To do
Carry on the mailing-list thread about a Tor bridge that has no clients, writing on from its last sentence.

Text passage

== == ==

Hi relay operators,
I've run a number of relays, so I'm familiar with how this usually works for non-bridges.
I'm working on a project that might want to connect through a bridge, so I thought I'd fire one of those up to offset the demands I'd be placing on the network.
I've been operating this bridge for about 30 days with RelayBandwidthRate set at 5000 KBytes, which I thought might be attractive to some clients, since most bridges are so small. But checking my logs for the last few days, I don't seem to have had any clients at all recently. Is this expected for a bridge, as clients don't rotate their bridge very often, or is something possibly wrong? As far as I can tell, everything is working OK, because I can connect through it with my own Tor client. The server descriptor is published.
I'll avoid pasting the whole torrc since it's a bridge, but I can do that with some parts removed if that would help.
Thanks! jc
Here's a recent thread with a good answer: https://www.mail-archive.com/tor-relays@lists.torproject.org/msg10829.html
The consensus seems to be, since bridges are allocated to users randomly, they may not see much traffic in some cases.
There's some guidance here: https://www.torproject.org/docs/faq.html.en#RelayOrBridge. I think this question is raised fairly often, and it might be good to add some additional info to the FAQ.

== == ==

Source material
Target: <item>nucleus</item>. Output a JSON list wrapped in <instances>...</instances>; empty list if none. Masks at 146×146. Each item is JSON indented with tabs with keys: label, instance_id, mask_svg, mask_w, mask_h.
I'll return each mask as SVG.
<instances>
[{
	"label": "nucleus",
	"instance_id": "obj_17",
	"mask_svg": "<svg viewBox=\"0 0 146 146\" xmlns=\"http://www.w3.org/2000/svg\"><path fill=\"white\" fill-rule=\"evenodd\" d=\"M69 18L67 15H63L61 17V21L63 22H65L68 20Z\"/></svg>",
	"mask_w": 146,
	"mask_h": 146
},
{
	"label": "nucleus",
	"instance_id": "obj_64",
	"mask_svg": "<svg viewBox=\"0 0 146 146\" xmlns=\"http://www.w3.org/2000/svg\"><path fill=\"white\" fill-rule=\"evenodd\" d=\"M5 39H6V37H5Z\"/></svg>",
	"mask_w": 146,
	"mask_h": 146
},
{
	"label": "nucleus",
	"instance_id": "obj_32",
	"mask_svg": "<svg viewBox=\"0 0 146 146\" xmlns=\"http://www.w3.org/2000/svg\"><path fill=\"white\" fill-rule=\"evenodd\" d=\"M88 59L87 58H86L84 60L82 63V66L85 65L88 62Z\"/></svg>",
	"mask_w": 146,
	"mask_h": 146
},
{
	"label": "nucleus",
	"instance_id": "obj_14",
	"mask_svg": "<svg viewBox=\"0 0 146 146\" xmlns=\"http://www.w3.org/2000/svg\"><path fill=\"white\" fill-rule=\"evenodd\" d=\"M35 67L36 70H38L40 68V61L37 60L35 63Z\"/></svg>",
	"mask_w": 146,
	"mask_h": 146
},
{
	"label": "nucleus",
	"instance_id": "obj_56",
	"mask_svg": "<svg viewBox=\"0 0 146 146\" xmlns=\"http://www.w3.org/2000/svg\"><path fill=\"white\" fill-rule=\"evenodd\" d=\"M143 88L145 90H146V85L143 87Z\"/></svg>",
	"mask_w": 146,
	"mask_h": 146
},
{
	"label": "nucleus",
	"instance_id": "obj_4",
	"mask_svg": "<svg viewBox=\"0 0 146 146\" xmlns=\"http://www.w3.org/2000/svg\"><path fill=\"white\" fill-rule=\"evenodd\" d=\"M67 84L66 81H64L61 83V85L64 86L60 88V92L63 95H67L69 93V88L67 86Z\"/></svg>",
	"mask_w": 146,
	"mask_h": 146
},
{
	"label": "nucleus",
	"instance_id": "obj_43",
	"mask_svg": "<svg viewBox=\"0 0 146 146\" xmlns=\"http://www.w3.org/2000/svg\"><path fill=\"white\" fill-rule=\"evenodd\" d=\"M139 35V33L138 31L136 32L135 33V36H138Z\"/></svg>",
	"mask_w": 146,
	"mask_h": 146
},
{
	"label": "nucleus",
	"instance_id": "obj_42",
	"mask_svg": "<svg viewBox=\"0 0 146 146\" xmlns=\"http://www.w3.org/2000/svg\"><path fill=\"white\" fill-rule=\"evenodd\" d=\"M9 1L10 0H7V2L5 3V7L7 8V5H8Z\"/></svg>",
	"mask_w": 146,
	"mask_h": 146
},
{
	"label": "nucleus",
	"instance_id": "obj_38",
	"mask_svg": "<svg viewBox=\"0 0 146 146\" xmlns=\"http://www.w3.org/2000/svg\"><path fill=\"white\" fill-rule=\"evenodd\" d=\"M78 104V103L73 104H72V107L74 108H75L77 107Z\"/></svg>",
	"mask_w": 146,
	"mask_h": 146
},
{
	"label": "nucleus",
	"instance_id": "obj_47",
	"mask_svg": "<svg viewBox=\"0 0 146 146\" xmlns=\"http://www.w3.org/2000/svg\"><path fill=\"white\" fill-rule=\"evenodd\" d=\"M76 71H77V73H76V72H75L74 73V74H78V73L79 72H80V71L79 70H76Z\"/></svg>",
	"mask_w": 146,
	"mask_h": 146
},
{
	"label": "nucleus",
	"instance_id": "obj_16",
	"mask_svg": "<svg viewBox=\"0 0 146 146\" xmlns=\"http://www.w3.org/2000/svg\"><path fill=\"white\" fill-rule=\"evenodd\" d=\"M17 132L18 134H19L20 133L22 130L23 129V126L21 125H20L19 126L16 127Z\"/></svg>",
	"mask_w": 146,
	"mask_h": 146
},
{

== == ==

Output for this exercise
Thanks, I've seen this come up before but couldn't find a good recent answer. That one helps.
The longstanding advice has been to run a relay if you have enough bandwidth, and a bridge if you only have a tiny bit. It seemed to me that larger bridges could help people who need them, but maybe this wouldn't help many people if the bandwidth isn't taken into account when handing them out. Is there an anonymity benefit to doing this randomly, rather than weighting the probability by bandwidth?
On May 19, 2017 00:01, "tor" tor@anondroid.com wrote:
Here's a recent thread with a good answer: https://www.mail-archi ve.com/tor-relays@lists.torproject.org/msg10829.html
The consensus seems to be, since bridges are allocated to users randomly, they may not see much traffic in some cases.